Health & Medicine
Nearly 30-35 percent individuals in India between 35 to 50 years could have had “silent heart attacks”: Dr Pranav Kabra
MUMBAI: According to diabetes and cardiac specialist Dr Pranav Kabra of the Raksha Multispeciality Hospital in suburban Mumbai at Malad, approximately 30 to 35 percent individuals between 35 to 50 years of age in India could have suffered silent heart attacks, without their knowledge or any symptoms showing up, yet lethal in the long run as the heart disease further worsens.
Most patients who suffer from silent heart attacks could be oblivious to the same, assuming they have a strained shoulder or hurt chest muscle or any other ailment except for an actual heart attack.
A silent heart attack may not cause chest pain or shortness of breath or sweating, or symptoms, which are typically associated with a heart attack by most people.
Those who suffer a silent heart attack may presume they have a heartburn, a flu or a strained chest or shoulder muscle. However, a silent heart attack, like any heart attack, involves blockage of blood flow to the heart and possible damage to the heart muscle and structure and is almost as dangerous as a normal heart attack, if not more dangerous as the patient is unaware of what’s lurking inside the body.
A silent heart attack is a heart attack that has very few, or no symptoms or has symptoms not recognized as those of a heart attack.
About one in four heart attacks are “silent” or maybe even one in three, because many, if not 90 percent of silent heart attacks go unrecognized and unreported and the patient is oblivious to the fact that he is suffering or has suffered a heart attack.

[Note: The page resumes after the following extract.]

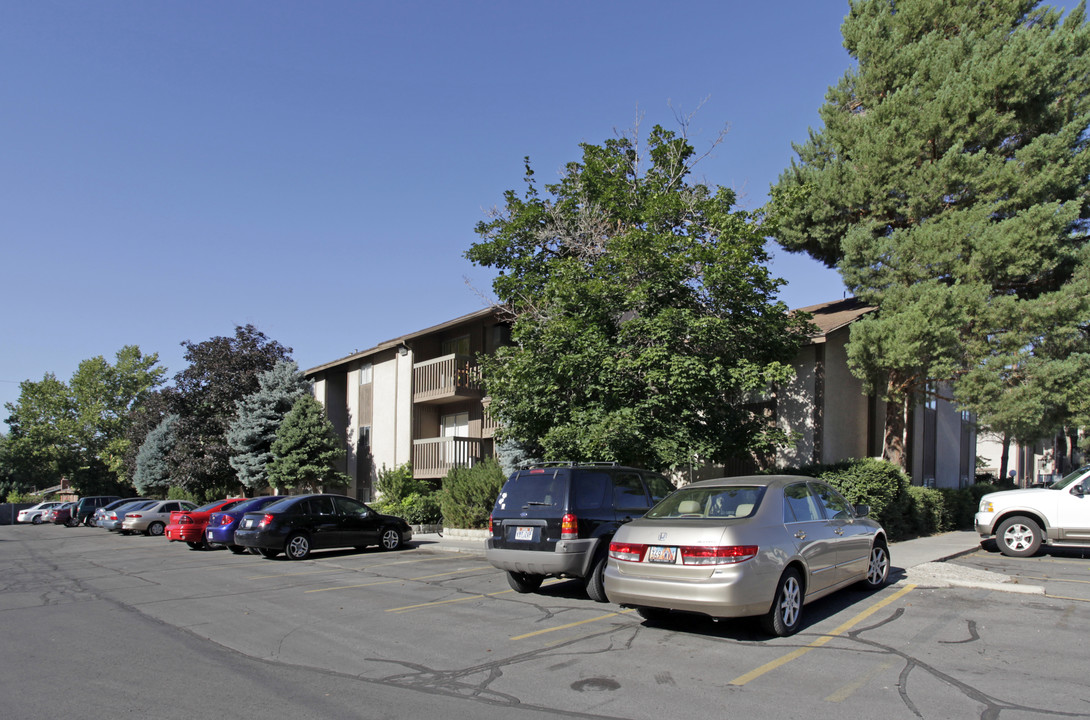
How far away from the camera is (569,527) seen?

While in some cases, silent heart attacks can be identified after an electrocardiogram (ECG test) but some really silent heart attacks are not detected by ECG tests, particularly if the test is done hours or days later.
Patients who suffered a silent heart attack are at a much greater risk of death from a normal heart attack later on, than those who have a heart attack with recognized symptoms and took treatment and corrective action in time, opines Dr Kabra.
Patients who had a silent heart attack have a three-fold or greater likelihood of dying from heart disease or future heart attacks, as the initial trouble was unnoticed and untreated, says Dr Kabra.